Spatial relation data

---

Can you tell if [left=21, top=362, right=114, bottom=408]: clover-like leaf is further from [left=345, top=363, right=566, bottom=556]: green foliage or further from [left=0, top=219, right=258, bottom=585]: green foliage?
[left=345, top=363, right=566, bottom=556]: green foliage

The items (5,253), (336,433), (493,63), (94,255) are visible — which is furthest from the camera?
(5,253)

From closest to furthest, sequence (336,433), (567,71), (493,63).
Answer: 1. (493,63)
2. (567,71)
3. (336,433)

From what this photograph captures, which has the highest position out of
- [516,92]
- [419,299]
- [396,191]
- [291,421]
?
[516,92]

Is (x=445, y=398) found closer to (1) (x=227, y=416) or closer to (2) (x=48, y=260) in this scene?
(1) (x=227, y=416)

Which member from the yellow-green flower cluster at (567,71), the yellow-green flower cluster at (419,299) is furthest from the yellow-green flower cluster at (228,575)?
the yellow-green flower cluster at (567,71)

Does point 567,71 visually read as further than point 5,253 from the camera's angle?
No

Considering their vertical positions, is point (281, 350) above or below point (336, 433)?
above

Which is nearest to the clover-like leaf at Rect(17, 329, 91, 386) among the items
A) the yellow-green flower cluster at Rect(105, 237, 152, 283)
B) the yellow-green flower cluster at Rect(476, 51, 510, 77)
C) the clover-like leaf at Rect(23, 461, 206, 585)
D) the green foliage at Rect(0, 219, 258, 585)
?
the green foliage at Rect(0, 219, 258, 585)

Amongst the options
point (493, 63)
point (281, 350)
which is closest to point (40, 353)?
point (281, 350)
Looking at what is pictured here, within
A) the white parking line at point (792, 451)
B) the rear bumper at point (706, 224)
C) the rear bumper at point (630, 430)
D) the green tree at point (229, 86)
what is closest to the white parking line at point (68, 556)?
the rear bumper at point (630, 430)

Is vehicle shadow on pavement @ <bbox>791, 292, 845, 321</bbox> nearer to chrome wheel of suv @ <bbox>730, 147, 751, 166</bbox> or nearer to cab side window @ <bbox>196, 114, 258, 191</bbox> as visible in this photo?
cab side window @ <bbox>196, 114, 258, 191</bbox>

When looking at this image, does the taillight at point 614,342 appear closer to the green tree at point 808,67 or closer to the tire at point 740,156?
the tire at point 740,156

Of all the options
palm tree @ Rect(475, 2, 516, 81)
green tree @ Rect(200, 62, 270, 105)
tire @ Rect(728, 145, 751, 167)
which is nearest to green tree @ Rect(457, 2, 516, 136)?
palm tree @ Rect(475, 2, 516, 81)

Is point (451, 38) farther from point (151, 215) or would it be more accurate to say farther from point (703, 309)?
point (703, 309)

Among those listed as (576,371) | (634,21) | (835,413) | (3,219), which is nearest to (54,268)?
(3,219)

---

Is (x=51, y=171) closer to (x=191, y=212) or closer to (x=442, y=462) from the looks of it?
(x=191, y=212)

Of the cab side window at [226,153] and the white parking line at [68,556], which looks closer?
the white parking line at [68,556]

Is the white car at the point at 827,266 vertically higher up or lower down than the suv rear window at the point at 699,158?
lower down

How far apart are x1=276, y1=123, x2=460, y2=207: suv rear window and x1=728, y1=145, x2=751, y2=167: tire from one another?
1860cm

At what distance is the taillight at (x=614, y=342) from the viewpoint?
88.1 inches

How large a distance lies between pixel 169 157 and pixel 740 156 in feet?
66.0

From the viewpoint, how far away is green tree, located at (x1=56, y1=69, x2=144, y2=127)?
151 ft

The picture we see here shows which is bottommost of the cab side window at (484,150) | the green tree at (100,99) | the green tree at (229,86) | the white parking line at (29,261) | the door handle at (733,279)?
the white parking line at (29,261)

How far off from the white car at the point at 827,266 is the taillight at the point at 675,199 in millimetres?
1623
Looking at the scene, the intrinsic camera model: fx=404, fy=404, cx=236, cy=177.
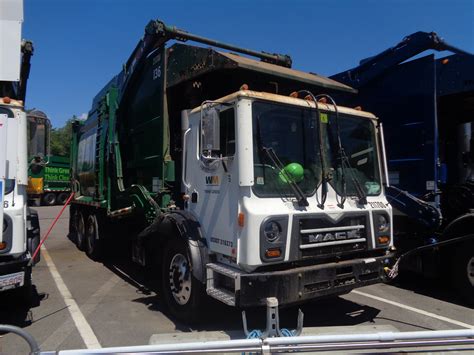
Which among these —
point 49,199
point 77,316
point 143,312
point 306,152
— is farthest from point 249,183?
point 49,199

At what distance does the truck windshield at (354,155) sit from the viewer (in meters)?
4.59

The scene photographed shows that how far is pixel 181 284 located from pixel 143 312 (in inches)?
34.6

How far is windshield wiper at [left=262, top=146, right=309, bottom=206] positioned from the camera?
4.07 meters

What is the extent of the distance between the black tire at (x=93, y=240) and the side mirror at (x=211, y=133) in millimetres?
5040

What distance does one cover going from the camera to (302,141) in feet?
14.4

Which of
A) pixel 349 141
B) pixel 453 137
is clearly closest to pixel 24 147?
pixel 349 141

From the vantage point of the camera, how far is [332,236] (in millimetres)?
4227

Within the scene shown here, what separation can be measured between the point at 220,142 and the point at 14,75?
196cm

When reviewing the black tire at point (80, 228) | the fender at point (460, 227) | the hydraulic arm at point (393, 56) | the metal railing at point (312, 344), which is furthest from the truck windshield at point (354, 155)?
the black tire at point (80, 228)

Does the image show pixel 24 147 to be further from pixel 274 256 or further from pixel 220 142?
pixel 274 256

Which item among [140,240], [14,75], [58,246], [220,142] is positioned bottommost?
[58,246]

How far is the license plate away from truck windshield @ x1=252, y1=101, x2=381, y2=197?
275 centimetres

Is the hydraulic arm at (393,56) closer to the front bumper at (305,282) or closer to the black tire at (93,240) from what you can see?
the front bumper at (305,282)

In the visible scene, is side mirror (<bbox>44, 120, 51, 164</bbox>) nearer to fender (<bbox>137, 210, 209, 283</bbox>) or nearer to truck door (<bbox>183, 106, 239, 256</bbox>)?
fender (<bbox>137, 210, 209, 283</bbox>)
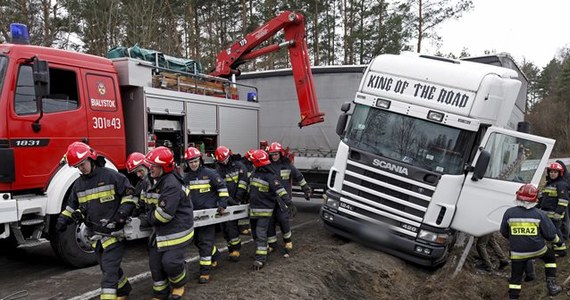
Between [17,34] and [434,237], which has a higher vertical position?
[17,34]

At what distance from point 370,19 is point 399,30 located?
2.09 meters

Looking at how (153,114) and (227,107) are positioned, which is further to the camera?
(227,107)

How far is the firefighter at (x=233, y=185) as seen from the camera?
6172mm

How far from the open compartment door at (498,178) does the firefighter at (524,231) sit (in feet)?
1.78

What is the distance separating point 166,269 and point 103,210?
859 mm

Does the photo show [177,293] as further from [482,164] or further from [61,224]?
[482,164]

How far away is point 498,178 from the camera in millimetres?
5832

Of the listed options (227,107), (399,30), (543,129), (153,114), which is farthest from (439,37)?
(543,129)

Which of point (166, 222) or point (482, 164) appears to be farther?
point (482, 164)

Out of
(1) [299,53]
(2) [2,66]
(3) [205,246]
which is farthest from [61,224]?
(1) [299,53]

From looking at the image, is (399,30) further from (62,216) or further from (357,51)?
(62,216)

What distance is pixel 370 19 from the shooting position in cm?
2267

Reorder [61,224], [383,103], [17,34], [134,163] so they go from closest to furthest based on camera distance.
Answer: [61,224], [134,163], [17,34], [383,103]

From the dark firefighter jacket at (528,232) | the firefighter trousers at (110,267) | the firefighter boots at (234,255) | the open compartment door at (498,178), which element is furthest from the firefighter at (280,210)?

---

### Problem details
Collect every line of the data above that contains the string "firefighter", and copy each one out in full.

### Task output
How far is the firefighter at (x=233, y=185) as seen from the camera?
How far from the open compartment door at (498,178) does the firefighter at (524,231) sit (in feet)?
From the dark firefighter jacket at (528,232) | the firefighter trousers at (110,267) | the firefighter boots at (234,255) | the open compartment door at (498,178), which element is furthest from the firefighter at (280,210)?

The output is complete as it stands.